SPORT1: Sollten sie Deutscher Meister werden, würden Sie sich für die Weltmeisterschaft im November in Lillehammer qualifizieren. Haben Sie das im Hinterkopf?

Braun: Tatsächlich ist es so, dass ich es im Falle einer Qualifikation gar nicht schaffen würde, zur Weltmeisterschaft zu fahren. Das würde beruflich höchstwahrscheinlich nicht hinhauen. Aber damit beschäftige ich mich erst, wenn es soweit ist.

SPORT1: Auf Ihrer Homepage steht, dass Sie die Frage nach dem Aufhören nicht gerne gestellt bekommen. Dennoch: Verraten Sie uns Ihre Zukunftspläne?

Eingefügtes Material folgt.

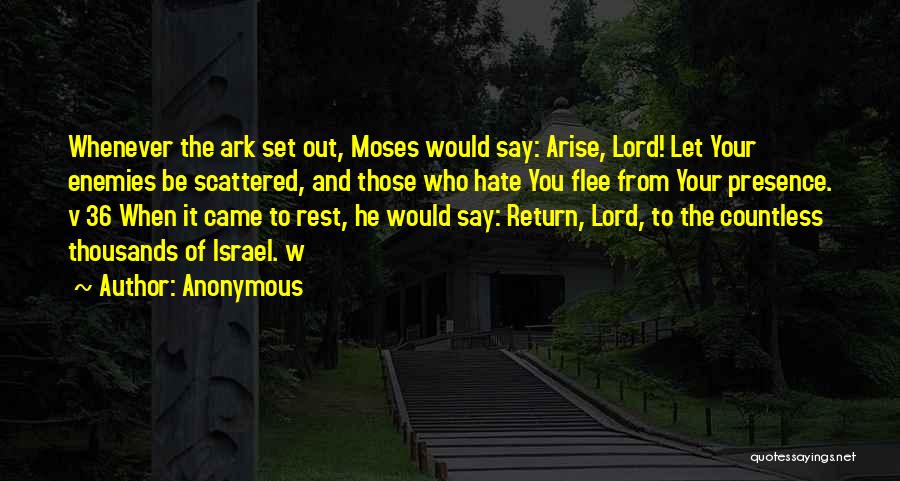 Whenever the ark set out, Moses would say: Arise, Lord! Let Your enemies be scattered, and those who hate You flee from Your presence. v 36 When it came to rest, he would say: Return, Lord, to the countless thousands of Israel. w

~ Author: Anonymous

quotessayings.net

Braun: Solange ich noch mithalten kann, mich qualifiziere und gute Leistungen abrufen kann, mache ich weiter. Wenn es mich irgendwann mal total nervt und ich da keinen Bock mehr drauf habe, werde ich auch über das Aufhören nachdenken. Ich werde das aber sicher noch eine Weile machen. Ich sage einmal so: Die nächste Deadline ist 50.